Errando solitario
a cura di Alice Gavazzi e Francesca Santi
special guest @egyzia
L’oggetto del desiderio venuto a mancare, il degrado e la delusione.
È un disperato Catullo, quello che ci parla. Che cosa ci racconta? La sua Lesbia, amata tanto e tanto a lungo, sta vagando per i sobborghi di Roma. Da sola? Certamente no: i nipoti del magnanimo Remo sono nelle sue grinfie. Amanti occasionali, come in precedenza è stato lo stesso Catullo, clienti di una fedifraga donna che non esiterà a gettarli dopo l’uso.
Il poeta ci rende partecipi di una confessione disperata di fronte all’impossibilità di essere ricambiato in pari misura e intensità per un amore sentito, con angosciosa lucidità, come totalizzante.

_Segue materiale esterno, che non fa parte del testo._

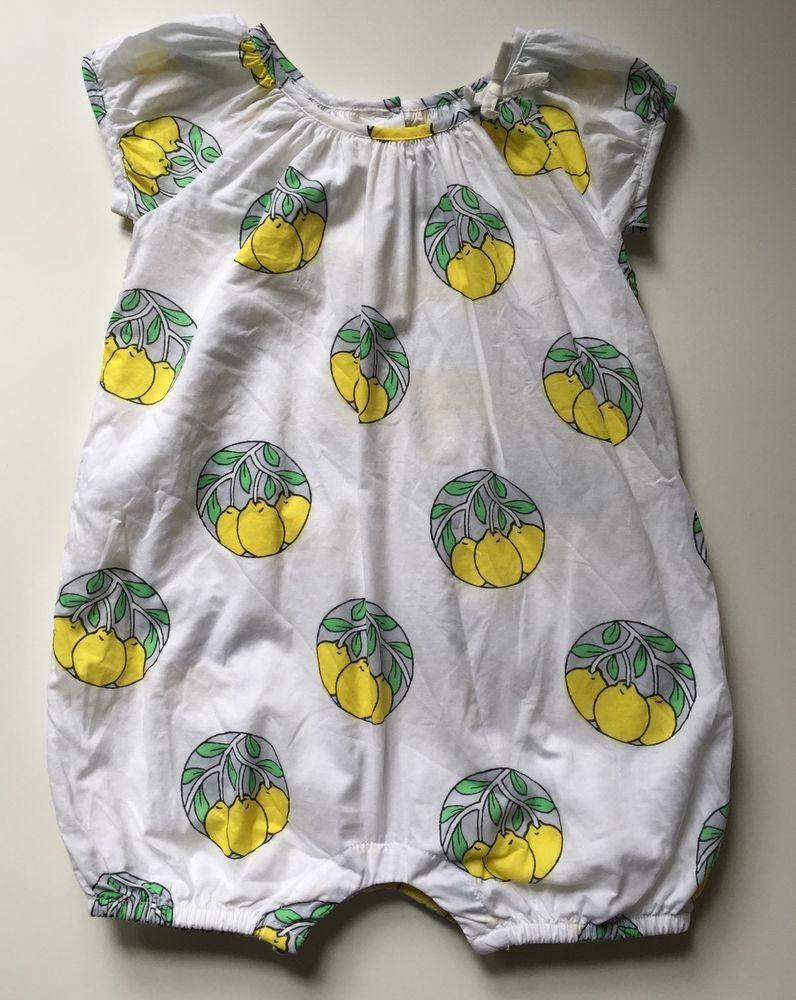 2e92e2d5008f Baby Gap White Yellow Lemon Short Romper Summer Girl 12-18 Months  babyGap   Everyday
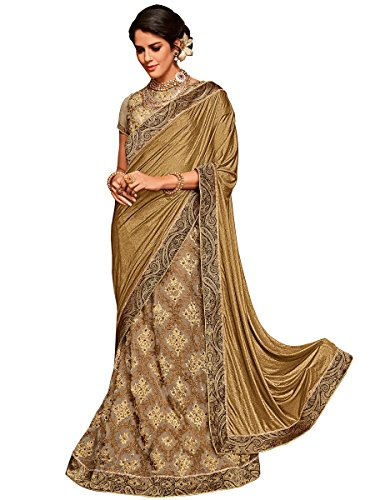 Indian Women golden and beige color Net & jacquard border lehenga saree
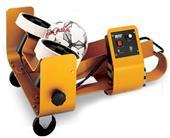 SportsTutor Soccer Tutor Gold Trainer Machine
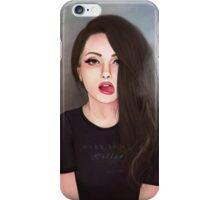 Mary Jane Holland iPhone Case/Skin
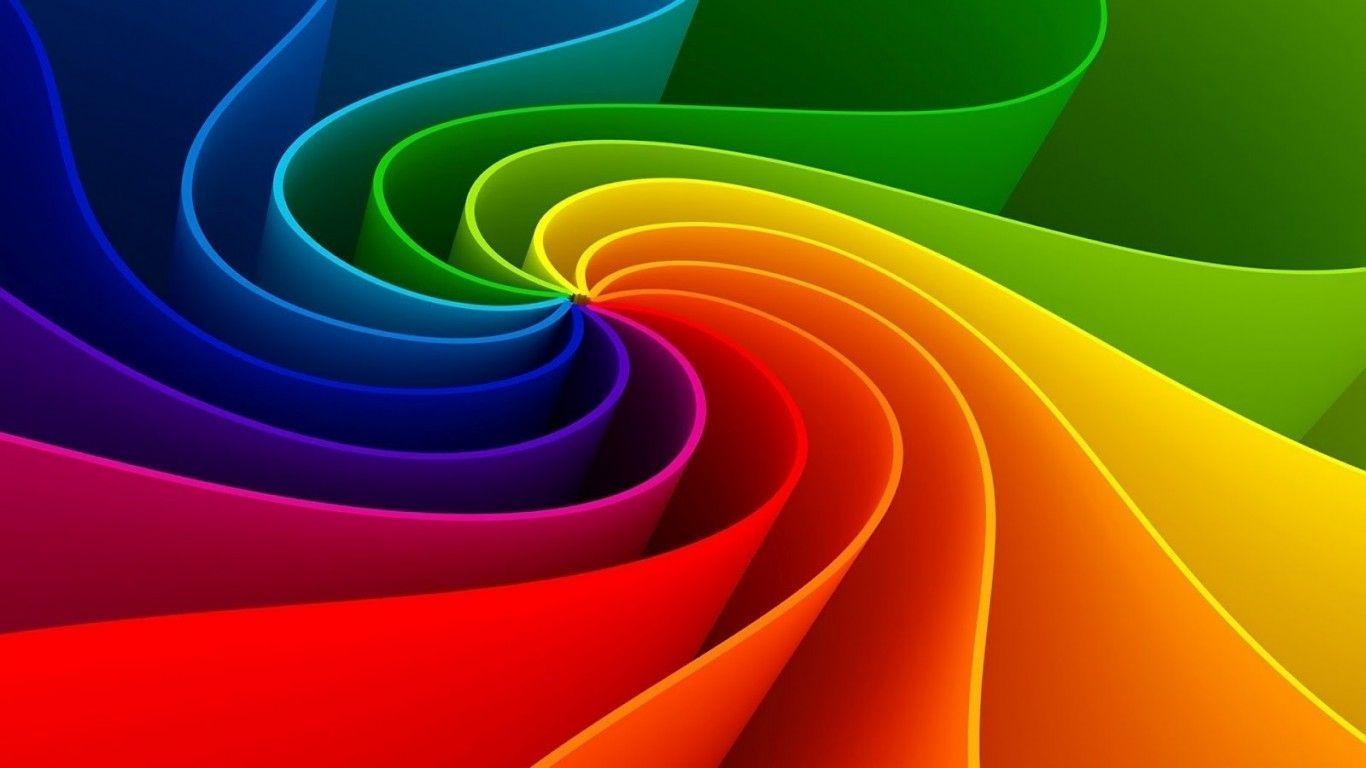Beautiful Colorful Wallpapers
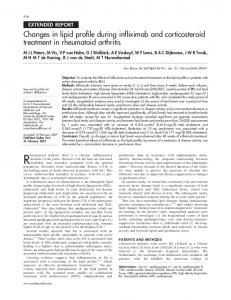 Changes in lipid profile during infliximab and ... - VU Research Portal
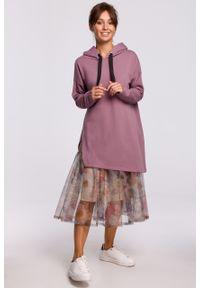 e-margeritka - Bluza długa z kapturem oversize lawendowa - l/xl. Typ kołnierza: kaptur. Kolor: fioletowy. Materiał: elastan, dzianina, materiał, bawełna. Długość: długie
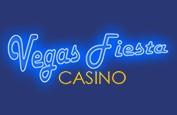 logo Vegas Fiesta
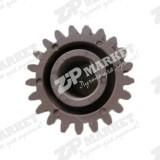 RS6-0356 Шестерня, 21T резинового вала HP LJ 5000 / 5100 / Canon GP160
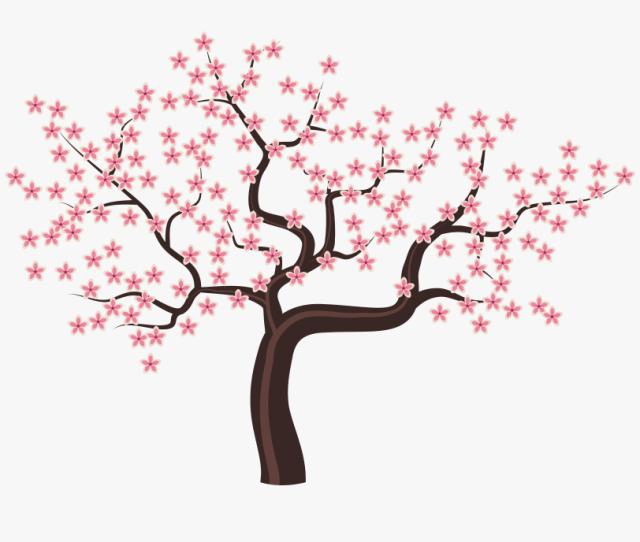 Tree With Flowers Png Clipart Image Gambar Bunga Sakura Kartun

Il commovente flashback iniziale, la dichiarazione ad un ammutolito Celio, di un sentimento che era giunto ad escludere tutti gli altri, è posto brutalmente a confronto con il degrado del presente che, in un abisso senza fondo di depravazione morale, capovolge drammaticamente il rapporto tra i due.
Lesbia, la bella senz’anima, l’unica per Catullo, è ora di tutti e a loro si concede senza ritegno, nello squallore umiliante di luoghi malfamati, da sempre simbolo di corruzione e perversione. Rapidità di fuggevoli incontri e casualità di approcci con partner occasionali illuminano sinistramente la sfrenatezza sessuale e la totale mancanza di ritegno della “puella”, che resta ancora, comunque, colei che “Catullo amò più di sé stesso e tutti i suoi.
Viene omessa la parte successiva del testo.